L’ha cercata, fortisssimamente voluta e finalmente trovata. Mathieu Van der Poel torna al successo dopo mesi di digiuno e torna a vincere sulle strade del Tour de France, al termine di una tappa senza un metro di pianura e dopo una fuga a lunga gittata, prima a otto e poi a quattro. Il gruppo, regolato da Filippo Ganna, giunge a pochi secondi. Tadej Pogacar sempre saldamente in testa alla classifica.
Tappa accorciata – Il gran caldo, che sta attanagliando (ma non è una novità al Tour…) la Francia, costringe l’organizzazione ad accorciare il percorso di oggi togliendo i primi trenta chilometri. Così, da Malemort ad Ussel sono 154,6 km di questa nona tappa che chiude di fatto la prima lunga settimana della Grande Boucle. Domani primo giorno di riposo.

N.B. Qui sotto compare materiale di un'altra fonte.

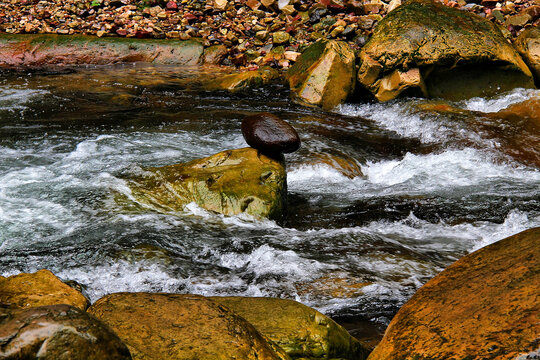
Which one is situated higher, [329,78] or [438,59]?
[438,59]

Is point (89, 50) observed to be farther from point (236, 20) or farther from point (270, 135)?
point (270, 135)

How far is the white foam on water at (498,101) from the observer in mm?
8750

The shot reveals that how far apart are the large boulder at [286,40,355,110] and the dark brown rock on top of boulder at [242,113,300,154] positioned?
391 cm

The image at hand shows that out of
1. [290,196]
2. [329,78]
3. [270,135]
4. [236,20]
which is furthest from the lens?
A: [236,20]

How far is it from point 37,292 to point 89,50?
11313 millimetres

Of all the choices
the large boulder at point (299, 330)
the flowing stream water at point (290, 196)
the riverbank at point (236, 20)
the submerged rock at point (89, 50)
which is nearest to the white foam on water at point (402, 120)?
the flowing stream water at point (290, 196)

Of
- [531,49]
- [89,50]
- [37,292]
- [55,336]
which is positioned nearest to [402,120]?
[531,49]

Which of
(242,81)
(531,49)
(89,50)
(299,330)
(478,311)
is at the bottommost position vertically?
(89,50)

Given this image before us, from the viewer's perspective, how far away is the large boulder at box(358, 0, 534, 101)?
29.5ft

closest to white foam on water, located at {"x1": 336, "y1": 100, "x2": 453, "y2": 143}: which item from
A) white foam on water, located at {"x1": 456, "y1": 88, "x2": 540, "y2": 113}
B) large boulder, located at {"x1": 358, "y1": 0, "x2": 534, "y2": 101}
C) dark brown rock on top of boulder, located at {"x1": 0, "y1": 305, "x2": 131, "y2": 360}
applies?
large boulder, located at {"x1": 358, "y1": 0, "x2": 534, "y2": 101}

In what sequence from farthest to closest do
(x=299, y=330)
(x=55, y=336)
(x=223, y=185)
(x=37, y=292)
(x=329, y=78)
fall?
1. (x=329, y=78)
2. (x=223, y=185)
3. (x=37, y=292)
4. (x=299, y=330)
5. (x=55, y=336)

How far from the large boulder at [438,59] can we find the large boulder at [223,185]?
14.5 ft

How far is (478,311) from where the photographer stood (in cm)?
231

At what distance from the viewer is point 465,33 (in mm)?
9102
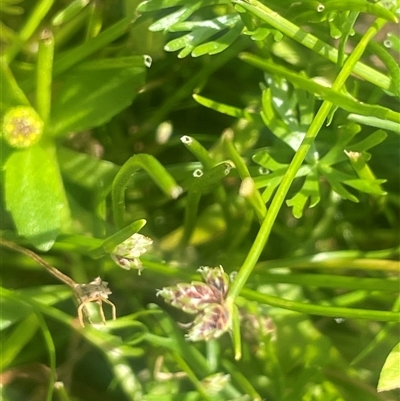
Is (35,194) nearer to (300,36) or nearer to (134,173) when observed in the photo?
(134,173)

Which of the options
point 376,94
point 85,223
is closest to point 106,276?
point 85,223

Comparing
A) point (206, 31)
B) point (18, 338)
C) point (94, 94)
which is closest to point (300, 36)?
point (206, 31)

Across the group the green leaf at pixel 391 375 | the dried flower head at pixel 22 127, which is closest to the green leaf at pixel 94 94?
the dried flower head at pixel 22 127

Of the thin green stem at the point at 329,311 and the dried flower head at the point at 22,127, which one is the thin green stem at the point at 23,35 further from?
the thin green stem at the point at 329,311

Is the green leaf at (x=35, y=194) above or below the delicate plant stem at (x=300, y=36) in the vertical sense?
below

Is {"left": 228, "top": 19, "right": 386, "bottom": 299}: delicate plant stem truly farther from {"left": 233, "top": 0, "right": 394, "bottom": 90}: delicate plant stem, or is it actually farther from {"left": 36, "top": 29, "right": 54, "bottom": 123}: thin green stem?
{"left": 36, "top": 29, "right": 54, "bottom": 123}: thin green stem

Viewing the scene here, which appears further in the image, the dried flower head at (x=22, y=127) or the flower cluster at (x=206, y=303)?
the dried flower head at (x=22, y=127)
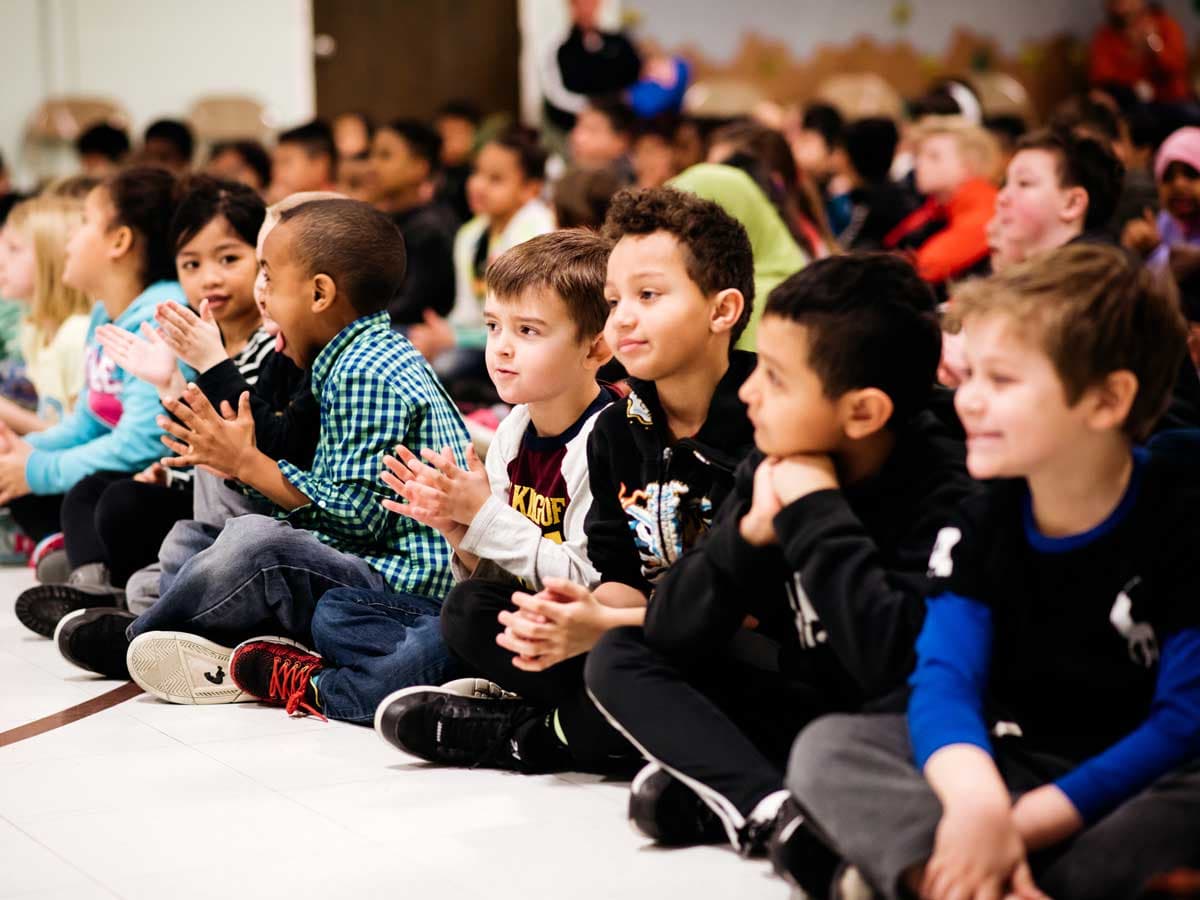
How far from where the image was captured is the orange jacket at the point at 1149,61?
10688mm

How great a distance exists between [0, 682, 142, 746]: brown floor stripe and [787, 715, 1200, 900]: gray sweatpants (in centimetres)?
147

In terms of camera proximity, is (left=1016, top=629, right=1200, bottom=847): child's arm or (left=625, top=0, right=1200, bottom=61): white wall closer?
(left=1016, top=629, right=1200, bottom=847): child's arm

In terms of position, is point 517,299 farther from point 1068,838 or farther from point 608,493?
point 1068,838

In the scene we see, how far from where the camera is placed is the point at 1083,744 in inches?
68.3

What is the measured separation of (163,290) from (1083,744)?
2.54 metres

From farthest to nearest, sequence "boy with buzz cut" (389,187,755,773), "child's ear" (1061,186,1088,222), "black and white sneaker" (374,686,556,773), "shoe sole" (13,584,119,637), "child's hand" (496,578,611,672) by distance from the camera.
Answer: "child's ear" (1061,186,1088,222)
"shoe sole" (13,584,119,637)
"black and white sneaker" (374,686,556,773)
"boy with buzz cut" (389,187,755,773)
"child's hand" (496,578,611,672)

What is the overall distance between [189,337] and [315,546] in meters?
0.47

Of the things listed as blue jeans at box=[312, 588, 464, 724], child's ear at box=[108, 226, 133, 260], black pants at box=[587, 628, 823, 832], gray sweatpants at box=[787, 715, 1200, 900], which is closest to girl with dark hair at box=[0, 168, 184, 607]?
child's ear at box=[108, 226, 133, 260]

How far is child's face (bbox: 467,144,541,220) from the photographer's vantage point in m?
5.96

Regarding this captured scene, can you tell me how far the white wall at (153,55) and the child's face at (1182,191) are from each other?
21.6ft

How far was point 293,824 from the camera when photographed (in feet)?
7.05

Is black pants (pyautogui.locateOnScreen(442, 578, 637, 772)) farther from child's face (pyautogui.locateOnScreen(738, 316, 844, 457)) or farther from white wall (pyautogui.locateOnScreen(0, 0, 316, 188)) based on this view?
white wall (pyautogui.locateOnScreen(0, 0, 316, 188))

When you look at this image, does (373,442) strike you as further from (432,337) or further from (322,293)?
(432,337)

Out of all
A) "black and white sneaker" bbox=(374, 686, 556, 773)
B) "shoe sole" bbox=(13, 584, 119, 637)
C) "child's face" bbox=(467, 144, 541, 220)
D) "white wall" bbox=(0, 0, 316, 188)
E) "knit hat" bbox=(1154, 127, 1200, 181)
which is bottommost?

VdP centra la fuga e poi la gestisce alla sua maniera – Una giornata impegnativa, con un tracciato con continui saliscendi, caratterizzata da continui attacchi. Dopo il T.V. (valido per la maglia verde) vinto da Mads Pedersen, che consolida la leadership nella classifica a punti, la corsa si è indirizzata a favore di un gruppetto capeggiato da uno scatenato Van der Poel. Dietro la UAE di Pogacar ha tirato per non lasciar andare troppo la fuga (Pogi e Del Toro, non ancora sazi, vogliono giocarsi la tappa sul breve strappo che porta all’arrivo?). Van der Poel ha animato la fuga e, sotto i suoi colpi, il drappello di testa si è ridotto a otto. In vista dell’ultimo traguardo per il GPM (uno strappo di 900 metri) a 24 km dal termine, proprio mentre il gruppo, tirato dalla NetCompany-Ineos, si era portato sotto il minuto di distacco, Van der Poel ha dato una forte accelerazione e ha selezionato ulteriormente il plotoncino di testa, ridottosi a quattro unità: con Vdp sono rimasti Tom Pidcock, Tobias Johannessen e Alex Baudin.
Il gruppo si avvicina, ma i fuggitivi resistono e Van der Poel vince alla sua maniera – Non c’è un attimo di tregua, davanti van der Poel e Pidcock sono quelli che ne hanno di più e riescono a tenere a debita distanza il gruppo. Superato lo striscione dell’ultimo chilometri, inizia lo strappo di 750 metri. Van der Poel è in testa: è lui il favorito, e lui non si sottrae al peso del pronostico. Il neerlandese, controlla, si volta e poi scatena la sua voglia di vincere con una volata lunga che non lascia scampo agli avversari. Secondo Johannessen, terzo Pidcock e quarto Baudin. Il gruppo a soli 6″, viene regolato da Pippo Ganna davanti a Mads Pedersen.
Il bacio di Roxanne e la vittoria che torna dopo 107 giorni – Successo importante per il super campione multidisciplinare 10 volte campione del mondo (8 volte nel ciclocross, 1 su strada in linea e 1 nel gravel), che oggi torna al successo dopo tre mesi e mezzo (ultima vittoria il 27 marzo all’E3 Saxo Classic). Al Tour è la terza vittoria in carriera dopo gli acuti nel 2021 e ’25), che consente alla sua formazione, la Alpecin-Premier Tech, di digerire le sconfitte in volata nelle scorse giornate del velocista Philipsen, ancora a secco. Dopo la linea d’arrivo, il premio più bello per Van der Poel: il bacio della compagna Roxanne, che lo renderà padre nel gennaio 2027.